▶ Goal:
Reproduce each of the records below verbatim, omitting the pictures.

<<<<

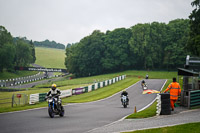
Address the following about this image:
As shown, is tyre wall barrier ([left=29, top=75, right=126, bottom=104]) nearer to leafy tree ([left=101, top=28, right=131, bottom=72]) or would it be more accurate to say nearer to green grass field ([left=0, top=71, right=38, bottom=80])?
leafy tree ([left=101, top=28, right=131, bottom=72])

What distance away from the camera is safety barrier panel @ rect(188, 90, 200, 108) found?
635 inches

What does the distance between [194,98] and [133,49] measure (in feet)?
271

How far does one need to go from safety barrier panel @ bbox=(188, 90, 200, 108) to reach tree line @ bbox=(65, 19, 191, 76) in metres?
73.4

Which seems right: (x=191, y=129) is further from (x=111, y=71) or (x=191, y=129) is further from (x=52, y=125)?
(x=111, y=71)

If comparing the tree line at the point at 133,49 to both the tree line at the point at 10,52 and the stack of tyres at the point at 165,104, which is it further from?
the stack of tyres at the point at 165,104

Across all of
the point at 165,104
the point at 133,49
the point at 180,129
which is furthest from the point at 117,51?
the point at 180,129

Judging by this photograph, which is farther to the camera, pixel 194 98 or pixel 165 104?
pixel 194 98

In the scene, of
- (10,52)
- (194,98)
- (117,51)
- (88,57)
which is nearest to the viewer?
(194,98)

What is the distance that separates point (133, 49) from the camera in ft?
323

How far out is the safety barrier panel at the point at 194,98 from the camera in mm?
16141

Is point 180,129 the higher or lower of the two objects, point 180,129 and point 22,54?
the lower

>>>>

▶ Answer to the task:
Address the following about this image:
As shown, is tyre wall barrier ([left=29, top=75, right=126, bottom=104]) nearer to leafy tree ([left=101, top=28, right=131, bottom=72]) or would it be more accurate to say nearer to green grass field ([left=0, top=71, right=38, bottom=80])?
leafy tree ([left=101, top=28, right=131, bottom=72])

What distance away from the camera is safety barrier panel @ rect(188, 90, 200, 108) found?
635 inches

What does the distance between [194,98] and [133,49] measure (in feet)?
271

How far does one need to go from safety barrier panel @ bbox=(188, 90, 200, 108) to reach tree line @ bbox=(65, 19, 191, 76) in metres?
73.4

Which seems right: (x=191, y=129) is further from (x=111, y=71) or (x=191, y=129) is further from (x=52, y=125)?
(x=111, y=71)

If comparing the tree line at the point at 133,49 to both the tree line at the point at 10,52 and the stack of tyres at the point at 165,104, which is it further from?
the stack of tyres at the point at 165,104

Across all of
the point at 165,104
the point at 133,49
the point at 180,129
which is furthest from the point at 117,51?
the point at 180,129

Judging by this photograph, which is farther to the camera, pixel 194 98 or pixel 165 104?
pixel 194 98

In the scene, of
- (10,52)
- (194,98)
- (117,51)
- (88,57)
which is nearest to the viewer?
(194,98)

What is the distance that separates point (133, 49) from the camera in ft?
323

How far out is the safety barrier panel at the point at 194,98 from the camera in mm?
16141

Is point 180,129 the higher or lower of the two objects, point 180,129 and point 22,54?
the lower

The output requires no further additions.